Copy the items from the line with "WorldPunjabi" to the line with "Bosch standard charger" exactly, and nothing else.

---------- INPUT RECORDS

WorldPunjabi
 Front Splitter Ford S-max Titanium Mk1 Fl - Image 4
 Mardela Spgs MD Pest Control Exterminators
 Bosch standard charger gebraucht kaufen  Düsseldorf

--------------------
---------- INPUT RECORDS

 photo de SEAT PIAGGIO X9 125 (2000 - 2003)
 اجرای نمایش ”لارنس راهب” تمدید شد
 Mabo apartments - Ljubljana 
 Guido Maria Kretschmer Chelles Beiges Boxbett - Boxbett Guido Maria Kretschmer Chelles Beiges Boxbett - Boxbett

--------------------

■ **THE ANSWER**:
WorldPunjabi
 Front Splitter Ford S-max Titanium Mk1 Fl - Image 4
 Mardela Spgs MD Pest Control Exterminators
 Bosch standard charger gebraucht kaufen  Düsseldorf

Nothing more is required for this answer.